MOSCOW, Dec. 2 (UPI) -- Another contingent of Russia's top notch nuclear missiles will be put on duty in December, a military official said Saturday.
The country's defense systems will be strengthened by one of the world's most powerful weapons -- Topol-M intercontinental ballistic rockets that Moscow has started deploying in 2000 after several years of research.
The chief of Russia's Strategic Missile Forces, Army Gen. Vladimir Yakovlev, told the official Itar-Tass news agency Saturday that the December deployment would be done "in a cut version."
"Instead of the usual 10 missiles that make up one system, this one will be made up of six rockets," said Yakovlev.
Yakovlev did not specify the reasons for reducing the number of missiles within a system.
Two full systems, with 10 missiles each, have already been deployed at the Tatischevo garrison in the central Russian region of Saratov.
Summing up the results achieved by his forces over the past 11 months, Yakovlev said that the year was coming to a successful close.
"In the current year, we have made six training launches of intercontinental ballistic missiles, more than 30 launches of space rockets and have put into orbit 43 spacecraft," said Yakovlev. "We have not recorded any cases of computer systems operation failure nor did we have any malfunction while our strategic forces were on duty."
The Russian military prides itself on sophisticated Topol-M's and at the same time considers them as one of the chief guarantors of the world's strategic stability.
In 1994, a group of Russian military designing bureaus headed by the Moscow Institute for Thermal Technology began research to design a new rocket.
Efforts in developing Topol-M were mostly focused on modernizing already existing RS-12M missile.
With its launching weight of 47.1 tons, Topol-M can hit targets as far away as 10,000 kilometers (6,200 miles).

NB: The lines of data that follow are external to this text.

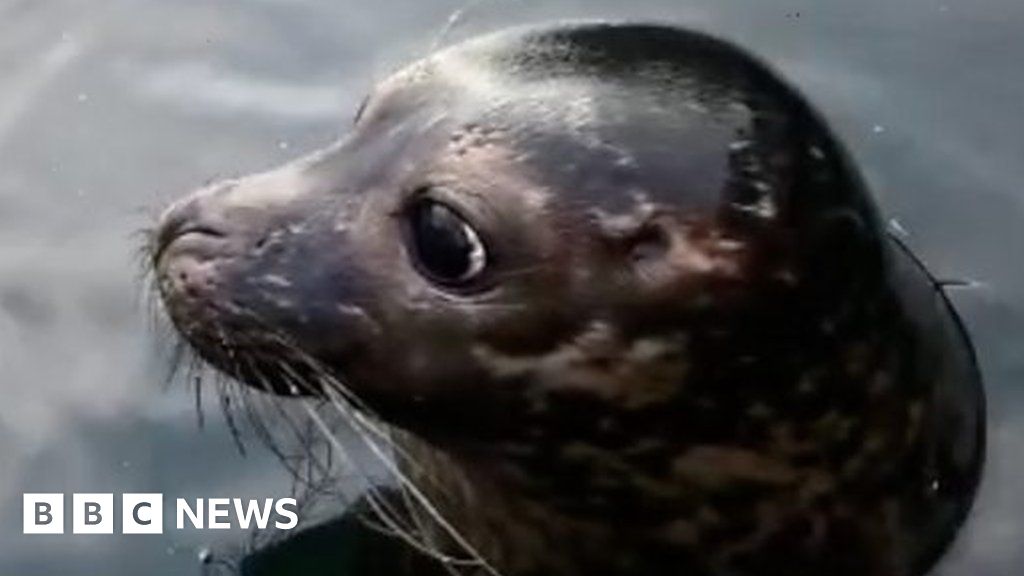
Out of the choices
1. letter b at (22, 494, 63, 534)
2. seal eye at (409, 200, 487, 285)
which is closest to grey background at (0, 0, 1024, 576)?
letter b at (22, 494, 63, 534)

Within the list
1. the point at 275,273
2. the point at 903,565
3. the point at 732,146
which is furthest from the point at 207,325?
the point at 903,565

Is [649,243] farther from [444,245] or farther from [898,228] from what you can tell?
[898,228]

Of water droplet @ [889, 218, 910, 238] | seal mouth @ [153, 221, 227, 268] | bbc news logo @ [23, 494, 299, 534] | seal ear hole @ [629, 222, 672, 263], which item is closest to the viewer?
seal ear hole @ [629, 222, 672, 263]

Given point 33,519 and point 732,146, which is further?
point 33,519

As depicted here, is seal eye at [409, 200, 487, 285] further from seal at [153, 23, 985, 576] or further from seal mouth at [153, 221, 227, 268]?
seal mouth at [153, 221, 227, 268]

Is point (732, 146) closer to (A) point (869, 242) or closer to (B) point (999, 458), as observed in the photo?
(A) point (869, 242)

It can be launched from both stationary shafts and mobile pads mounted on special trains.
Last December, then Prime Minister Vladimir Putin took part in a Topol-M launch from the northern Russian cosmodrome of Plesetsk, subsequently hitting the target in the Far East Kamchatka peninsula.
Following a number of successful training launches, Moscow decided to start deploying the rockets at their designated locations in Tatischevo where they are currently part of the Russian defense system.